→ **Extrait**
L’œuvre est écrite en vers, en alexandrins ou presque. Presque tout le temps.
Oui vous avez bien lu.
Des vers plaisants à lire car le vers a ce souffle du rythme qui organise la pensée en même temps que les mots, pèse et pose et s’écoule plaisamment.


Marquise ou Mademoiselle du Parc
Thérese de Gorla, dite Marquise ou Mademoiselle du Parc, est une célèbre comédienne française. Bien réelle. En 1653, lors du passage à Lyon de l’Illustre théâtre, elle rejoint la troupe de Molière.
Plus tard, celle de l’Hôtel de Bourgogne, celle souvenez-vous-en qui fait tant de bruit dans Cyrano de Bergerac ? Les deux troupes donneront ensuite la Comédie Française.

Mademoiselle du Parc ne vivra pas longtemps, 35 ans à peine, tout consacrés au théâtre et… à l’amour, car elle est belle et dotée d’un port de reine qui lui permet tous les beaux rôles, Elvire de Dom Juan ou Arsinoé du Misanthrope mais aussi Molière et surtout Andromaque .
Qu’elle interprète d’ailleurs ce soir-là, lorsque le lieutenant général de la police de Paris Gabriel Nicolas de la Renie se présente dans sa loge. Présence dérangeante, elle veut l’éconduire:
« Et pour devenir Andromaque je l’avoue,
J’ai plus nécessité d’un silence complice
Que du lieutenant général de la police. »


Une enquête romancée
La Renie fait une enquête - eh oui - car des bruits courent.
« On dit que Molière très en délicatesse,
N’aurait écrit quasi aucune de ses pièces,
Que Corneille les aurait pour bien d’autres causes,
Toutes créées : celles en vers, celles en prose.»


Car il fallait bien une trame pour que se rencontrent et se mêlent dans les coulisses du théâtre, auteurs et policier, comédien, tragédien, et surtout tragédienne .
« Je dois trouver la vérité sur cette affaire,
Et y poser un point final, si nécessaire.
Vous qui avez connu l’un et l’autre de près,
Et quand je dis de près, je sais ce qu’il en est,
Vous devez avoir réponse à cette question.
Mon interrogatoire a toutes ses raisons. »

→ **Données fournies**

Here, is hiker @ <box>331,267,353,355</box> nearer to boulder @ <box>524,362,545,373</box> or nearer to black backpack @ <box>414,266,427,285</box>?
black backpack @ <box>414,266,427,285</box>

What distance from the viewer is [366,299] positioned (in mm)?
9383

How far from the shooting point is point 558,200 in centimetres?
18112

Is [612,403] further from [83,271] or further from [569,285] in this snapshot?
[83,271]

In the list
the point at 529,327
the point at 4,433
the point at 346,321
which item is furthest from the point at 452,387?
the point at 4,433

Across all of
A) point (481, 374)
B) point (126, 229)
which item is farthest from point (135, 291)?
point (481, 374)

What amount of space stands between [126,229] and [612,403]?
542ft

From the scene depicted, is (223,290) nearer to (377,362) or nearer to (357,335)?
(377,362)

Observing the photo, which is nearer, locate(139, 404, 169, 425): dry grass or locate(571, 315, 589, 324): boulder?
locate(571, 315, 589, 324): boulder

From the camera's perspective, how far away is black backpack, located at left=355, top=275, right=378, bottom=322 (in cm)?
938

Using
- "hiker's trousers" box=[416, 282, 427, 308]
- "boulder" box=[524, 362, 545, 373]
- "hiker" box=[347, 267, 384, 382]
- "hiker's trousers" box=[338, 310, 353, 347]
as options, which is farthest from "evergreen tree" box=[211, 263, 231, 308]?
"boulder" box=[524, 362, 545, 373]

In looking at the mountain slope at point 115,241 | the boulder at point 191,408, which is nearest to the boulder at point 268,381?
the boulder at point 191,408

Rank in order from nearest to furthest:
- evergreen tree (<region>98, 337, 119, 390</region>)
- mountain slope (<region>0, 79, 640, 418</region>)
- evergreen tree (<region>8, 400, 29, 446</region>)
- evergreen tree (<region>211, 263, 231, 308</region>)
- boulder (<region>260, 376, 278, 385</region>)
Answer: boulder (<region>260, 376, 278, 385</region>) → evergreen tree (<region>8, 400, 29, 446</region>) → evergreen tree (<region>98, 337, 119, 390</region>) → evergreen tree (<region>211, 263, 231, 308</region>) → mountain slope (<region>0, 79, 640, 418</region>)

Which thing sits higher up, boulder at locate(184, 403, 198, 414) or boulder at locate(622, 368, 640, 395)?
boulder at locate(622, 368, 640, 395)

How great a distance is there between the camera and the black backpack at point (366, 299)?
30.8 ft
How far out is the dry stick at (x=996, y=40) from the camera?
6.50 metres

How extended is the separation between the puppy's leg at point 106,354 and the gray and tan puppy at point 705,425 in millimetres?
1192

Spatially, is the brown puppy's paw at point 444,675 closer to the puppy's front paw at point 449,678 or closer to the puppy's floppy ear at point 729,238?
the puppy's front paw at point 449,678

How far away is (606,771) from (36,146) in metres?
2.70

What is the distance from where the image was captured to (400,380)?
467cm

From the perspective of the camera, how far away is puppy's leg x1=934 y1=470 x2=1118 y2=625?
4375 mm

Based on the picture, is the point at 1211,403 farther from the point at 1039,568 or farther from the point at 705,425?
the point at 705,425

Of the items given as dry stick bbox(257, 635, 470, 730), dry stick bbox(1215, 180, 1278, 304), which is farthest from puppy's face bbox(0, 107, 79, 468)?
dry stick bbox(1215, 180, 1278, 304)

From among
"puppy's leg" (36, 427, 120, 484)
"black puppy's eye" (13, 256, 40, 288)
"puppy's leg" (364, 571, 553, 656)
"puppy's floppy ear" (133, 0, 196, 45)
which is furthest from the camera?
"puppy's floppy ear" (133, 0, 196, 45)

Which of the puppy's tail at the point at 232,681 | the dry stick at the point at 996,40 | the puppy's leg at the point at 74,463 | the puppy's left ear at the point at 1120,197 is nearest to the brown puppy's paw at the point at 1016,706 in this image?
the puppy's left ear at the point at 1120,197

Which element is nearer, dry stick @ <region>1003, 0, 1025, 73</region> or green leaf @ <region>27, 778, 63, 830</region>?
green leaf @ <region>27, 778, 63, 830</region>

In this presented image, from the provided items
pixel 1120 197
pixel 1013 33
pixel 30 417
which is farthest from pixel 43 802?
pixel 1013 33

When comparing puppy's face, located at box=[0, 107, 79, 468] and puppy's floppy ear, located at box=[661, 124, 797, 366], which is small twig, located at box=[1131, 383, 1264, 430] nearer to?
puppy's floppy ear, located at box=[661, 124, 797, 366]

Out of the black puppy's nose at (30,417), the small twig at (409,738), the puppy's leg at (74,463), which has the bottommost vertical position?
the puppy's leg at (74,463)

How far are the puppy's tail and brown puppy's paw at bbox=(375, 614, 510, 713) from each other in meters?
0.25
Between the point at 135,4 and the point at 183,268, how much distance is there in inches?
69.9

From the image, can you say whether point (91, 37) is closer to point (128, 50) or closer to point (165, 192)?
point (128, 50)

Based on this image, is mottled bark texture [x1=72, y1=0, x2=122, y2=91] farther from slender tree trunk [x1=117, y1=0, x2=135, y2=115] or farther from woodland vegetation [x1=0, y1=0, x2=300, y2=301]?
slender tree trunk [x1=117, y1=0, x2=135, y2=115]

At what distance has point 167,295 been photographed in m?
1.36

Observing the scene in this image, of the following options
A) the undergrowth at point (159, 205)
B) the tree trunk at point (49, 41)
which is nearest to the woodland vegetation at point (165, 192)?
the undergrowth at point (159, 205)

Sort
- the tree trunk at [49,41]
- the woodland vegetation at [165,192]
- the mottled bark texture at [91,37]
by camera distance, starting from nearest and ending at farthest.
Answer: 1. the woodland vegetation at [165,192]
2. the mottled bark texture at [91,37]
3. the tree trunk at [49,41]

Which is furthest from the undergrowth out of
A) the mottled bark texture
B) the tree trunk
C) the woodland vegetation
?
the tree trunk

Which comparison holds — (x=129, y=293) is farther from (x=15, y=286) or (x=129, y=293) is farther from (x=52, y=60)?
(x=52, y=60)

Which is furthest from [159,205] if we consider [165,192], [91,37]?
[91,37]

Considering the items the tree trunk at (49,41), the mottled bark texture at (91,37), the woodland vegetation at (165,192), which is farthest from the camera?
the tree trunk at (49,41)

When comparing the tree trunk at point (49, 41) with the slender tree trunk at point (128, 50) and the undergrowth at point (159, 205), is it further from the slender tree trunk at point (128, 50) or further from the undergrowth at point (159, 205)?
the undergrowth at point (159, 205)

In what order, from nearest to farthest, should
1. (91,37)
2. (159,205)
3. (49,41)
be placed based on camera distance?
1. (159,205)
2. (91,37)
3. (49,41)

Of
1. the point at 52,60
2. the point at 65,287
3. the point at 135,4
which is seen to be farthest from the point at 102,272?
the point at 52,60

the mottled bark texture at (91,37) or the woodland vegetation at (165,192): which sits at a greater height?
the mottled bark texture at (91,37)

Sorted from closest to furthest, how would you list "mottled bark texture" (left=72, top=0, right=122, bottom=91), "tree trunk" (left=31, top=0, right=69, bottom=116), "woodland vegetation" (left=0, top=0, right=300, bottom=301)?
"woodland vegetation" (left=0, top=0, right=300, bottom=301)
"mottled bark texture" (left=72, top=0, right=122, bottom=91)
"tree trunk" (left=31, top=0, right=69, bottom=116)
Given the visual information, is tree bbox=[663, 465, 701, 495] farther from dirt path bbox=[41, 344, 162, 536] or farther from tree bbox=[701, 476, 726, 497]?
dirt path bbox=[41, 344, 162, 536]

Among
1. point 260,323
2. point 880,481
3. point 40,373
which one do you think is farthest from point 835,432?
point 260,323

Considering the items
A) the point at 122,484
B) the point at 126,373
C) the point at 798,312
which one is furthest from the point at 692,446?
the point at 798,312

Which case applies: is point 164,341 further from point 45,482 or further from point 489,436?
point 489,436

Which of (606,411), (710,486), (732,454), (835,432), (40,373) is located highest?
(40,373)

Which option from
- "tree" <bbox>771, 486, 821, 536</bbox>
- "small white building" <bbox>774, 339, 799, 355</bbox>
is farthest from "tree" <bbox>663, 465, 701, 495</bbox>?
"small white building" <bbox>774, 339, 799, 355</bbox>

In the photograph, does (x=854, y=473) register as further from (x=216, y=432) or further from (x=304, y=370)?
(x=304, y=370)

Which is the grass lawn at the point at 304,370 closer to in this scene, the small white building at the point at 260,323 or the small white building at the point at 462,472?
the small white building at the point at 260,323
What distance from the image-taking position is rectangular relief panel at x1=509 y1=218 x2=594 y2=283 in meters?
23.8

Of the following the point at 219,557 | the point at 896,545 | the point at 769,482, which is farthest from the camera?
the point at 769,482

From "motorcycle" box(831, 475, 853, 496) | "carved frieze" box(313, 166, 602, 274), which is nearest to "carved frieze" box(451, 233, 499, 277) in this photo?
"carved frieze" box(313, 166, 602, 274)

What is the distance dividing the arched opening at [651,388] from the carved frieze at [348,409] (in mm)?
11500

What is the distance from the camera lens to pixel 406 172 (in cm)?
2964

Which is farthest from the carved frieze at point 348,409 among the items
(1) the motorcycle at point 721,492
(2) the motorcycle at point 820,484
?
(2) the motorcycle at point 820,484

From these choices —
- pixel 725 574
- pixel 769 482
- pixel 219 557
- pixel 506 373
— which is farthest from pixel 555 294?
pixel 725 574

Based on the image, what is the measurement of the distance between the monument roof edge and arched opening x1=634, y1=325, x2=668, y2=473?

→ **Objectif 1**
Répondez à ces questions à partir de l'extrait sur Mademoiselle du Parc :
(a) En quelle année et dans quelle ville rejoint-elle la troupe de Molière ?
(b) À quel âge environ meurt-elle ?
(c) Quelle fonction Gabriel Nicolas de la Renie occupe-t-il ?
→ **Objectif 2**
D'après l'extrait sur Mademoiselle du Parc, pour quelle raison La Renie mène-t-il une enquête ?
→ **Objectif 3**
Écrivez la suite de l'extrait sur Mademoiselle du Parc, à partir de sa dernière phrase.
Les items proviennent d'une autre source que l'extrait.

→ **Résultat 1**
(a) En 1653, à Lyon.
(b) À 35 ans à peine.
(c) Il est lieutenant général de la police de Paris.

→ **Résultat 2**
Des bruits courent. Selon eux, Molière n'aurait écrit quasi aucune de ses pièces, et Corneille les aurait toutes créées, aussi bien celles en vers que celles en prose.

→ **Résultat 3**
Voici le ton donné, l’intrigue lancée, l’héroïne mise au centre : Mademoiselle du Parc, la grande comédienne.
Gros-René, pauvre théâtreux mais fervent et passionné va prendre sous son aile Thérèse Gorla et contribuer à en faire Mademoiselle du Parc. Il va l’éduquer aux malheurs du théâtre, la malédiction divine permanente, les rivalités, car les Béjart sont redoutables, les humeurs et la difficulté des rôles. Il l’aime.
Car elle est douée, Molière aussi en est convaincu.

Amours et théâtre

On l’a compris après Gros-René, d’autres amants dans ce creuset théâtral où la classe et la distinction de Thérèse font merveille. Molière, Corneille, rejeté (trop vieux) ; et Racine enfin, dans le feu d’Andromaque.
Mais au passage admirons l’art de Philippe Froget, composant de nouveaux textes avec des vers qui se conjuguent pour d’autres rôles. Lorsque Corneille, plus âgé, plaide auprès de Thérèse pour se faire aimer, iI emprunte d’abord à l’Ecole des Maris de Molière, puis au Cid.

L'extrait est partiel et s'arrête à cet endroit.